“Wow, is that England?”
Brocken spectres, cloud inversions, fog bows and extraterrestrials

Some might assume that I would be more disposed to a round of golf than a round of Kinder Scout, but nothing helps me to get a sense of perspective like a day in the Peaks. This particular day was very special and the weather was so unusual it not only got a group of old boys swapping phone pics like teenagers, it also stunned my son into saying, ‘Wow, is that England?’

The weather was a solid band of damp cloud as we set off from The Snake Pass Inn. The forecast promised a 90% chance of rain. The steady drizzle and the black mud surrounding the roughly felled forest that lies just below the Snake Pass was a grim start to what became a truly amazing February day on Kinder.

Cutting up Fairbrook Naze is the quickest way onto the relatively quiet path along Seal Edge. Even in terrible light there are never any navigation worries with John Beatty leading the way – he’s written the book on Kinder – literally, and was once the youngest warden in the Peak District National Park. These days he’s more hip op than hip hop and we all seem to spend an inordinate amount of time discussing our knees, which seem to range from a bit broken to completely replaced.

Roger’s Brocken spectre

Emerging out of the cloud into gin-clear blue skies was the first magical moment of an amazing day. A perfect inversion left us just twenty feet above the clouds. Winter at our feet, spring above.

************

WHAT YOU WILL DO:
1. Write out the portion of the Kinder Scout walk account above, starting with "Roger’s Brocken spectre" and going on through "feet, spring above.".
2. Carry the Kinder Scout walk account above forward from its final sentence.

[Saved entries]
************

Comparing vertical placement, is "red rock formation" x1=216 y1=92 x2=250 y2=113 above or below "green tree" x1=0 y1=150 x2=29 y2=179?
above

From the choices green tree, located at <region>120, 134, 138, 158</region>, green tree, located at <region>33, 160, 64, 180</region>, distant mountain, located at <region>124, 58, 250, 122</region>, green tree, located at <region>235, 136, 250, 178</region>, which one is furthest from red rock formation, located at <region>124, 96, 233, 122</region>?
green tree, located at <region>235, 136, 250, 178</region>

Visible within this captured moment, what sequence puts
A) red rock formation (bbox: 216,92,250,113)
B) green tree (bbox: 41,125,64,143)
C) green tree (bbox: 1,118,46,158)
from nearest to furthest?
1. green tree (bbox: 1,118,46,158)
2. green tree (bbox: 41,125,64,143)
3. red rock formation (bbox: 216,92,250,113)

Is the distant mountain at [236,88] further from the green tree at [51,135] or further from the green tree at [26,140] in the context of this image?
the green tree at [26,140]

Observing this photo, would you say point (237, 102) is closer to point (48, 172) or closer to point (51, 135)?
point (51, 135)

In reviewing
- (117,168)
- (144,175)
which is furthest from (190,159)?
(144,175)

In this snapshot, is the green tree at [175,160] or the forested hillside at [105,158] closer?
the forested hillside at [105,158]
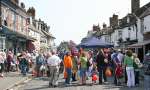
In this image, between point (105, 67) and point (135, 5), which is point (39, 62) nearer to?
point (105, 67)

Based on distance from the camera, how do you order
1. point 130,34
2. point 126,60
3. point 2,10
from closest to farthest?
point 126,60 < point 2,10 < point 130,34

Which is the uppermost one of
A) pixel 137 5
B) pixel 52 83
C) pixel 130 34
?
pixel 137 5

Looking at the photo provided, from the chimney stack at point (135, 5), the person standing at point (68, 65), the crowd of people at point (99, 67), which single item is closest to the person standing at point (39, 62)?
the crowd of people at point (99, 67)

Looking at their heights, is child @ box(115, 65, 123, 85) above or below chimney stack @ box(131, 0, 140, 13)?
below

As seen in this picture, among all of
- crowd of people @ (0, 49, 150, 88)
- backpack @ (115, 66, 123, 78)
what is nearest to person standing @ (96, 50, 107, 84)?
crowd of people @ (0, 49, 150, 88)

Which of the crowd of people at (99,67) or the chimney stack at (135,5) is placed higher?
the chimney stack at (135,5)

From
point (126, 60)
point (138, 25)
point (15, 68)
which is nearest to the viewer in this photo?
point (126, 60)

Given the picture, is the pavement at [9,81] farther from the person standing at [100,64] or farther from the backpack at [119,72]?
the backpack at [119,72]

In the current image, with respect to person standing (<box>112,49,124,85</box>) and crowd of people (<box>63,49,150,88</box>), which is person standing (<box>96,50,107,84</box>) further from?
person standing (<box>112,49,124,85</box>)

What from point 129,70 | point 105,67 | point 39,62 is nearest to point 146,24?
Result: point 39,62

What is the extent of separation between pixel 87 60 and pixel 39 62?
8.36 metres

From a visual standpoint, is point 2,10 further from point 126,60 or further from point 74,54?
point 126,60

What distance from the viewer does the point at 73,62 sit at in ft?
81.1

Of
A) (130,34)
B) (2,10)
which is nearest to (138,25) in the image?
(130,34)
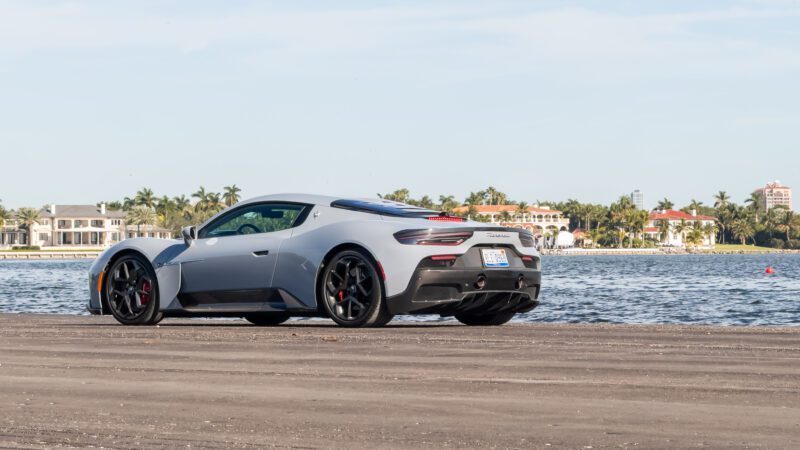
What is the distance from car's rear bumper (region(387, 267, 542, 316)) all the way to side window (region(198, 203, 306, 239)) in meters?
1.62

************

ANSWERS GIVEN:
1.
Roger’s Brocken spectre

Emerging out of the cloud into gin-clear blue skies was the first magical moment of an amazing day. A perfect inversion left us just twenty feet above the clouds. Winter at our feet, spring above.

2.
As the day progressed we had the usual peanut butter and jam butties by the Downfall, but this time we had a perfect fog bow which contributed to one the most atmospheric cups of coffee I’ve ever enjoyed.

The route back was spent playing with Brocken spectres along the northern Edges. As you probably know, you can only see your own spectre projected on the clouds below – even one foot to the side and it’s invisible. What four men in their fifties and sixties waving their arms about taking selfies must have looked like from the path, I can only imagine.

To keep the surreal vibe of the day going, we gathered around a stone with the initials GK etched into it. John told us stories of fancy-dress gatherings where the energy from the stone was gathered by a cult and brought back to Manchester in a little wooden box to be shared with a larger group. GK stands for George King. It was on this spot he achieved enlightenment, which in George’s case was seeing the end of days and his own escape to Venus helped by friendly aliens.

John Beatty scrambling around for a ‘real’ camera while we bag the shot on the phone

He predicted the end would be 2015. There’s no doubt these are tough times, so sharing memories and making future plans may be the best medicine. And this could even be the perfect time to work out a bucket list for when the world starts to turn again. So remembering a day in the hills amongst boulders that have witnessed the ups and downs of humanity since the Ice Age seems to help.

Of course, fish and chips at the Yorkshire Bridge Inn was the proper way to finish a big day in The Peaks. I like to say I’m gear testing on these days, but I think everyone knows it runs much deeper than that.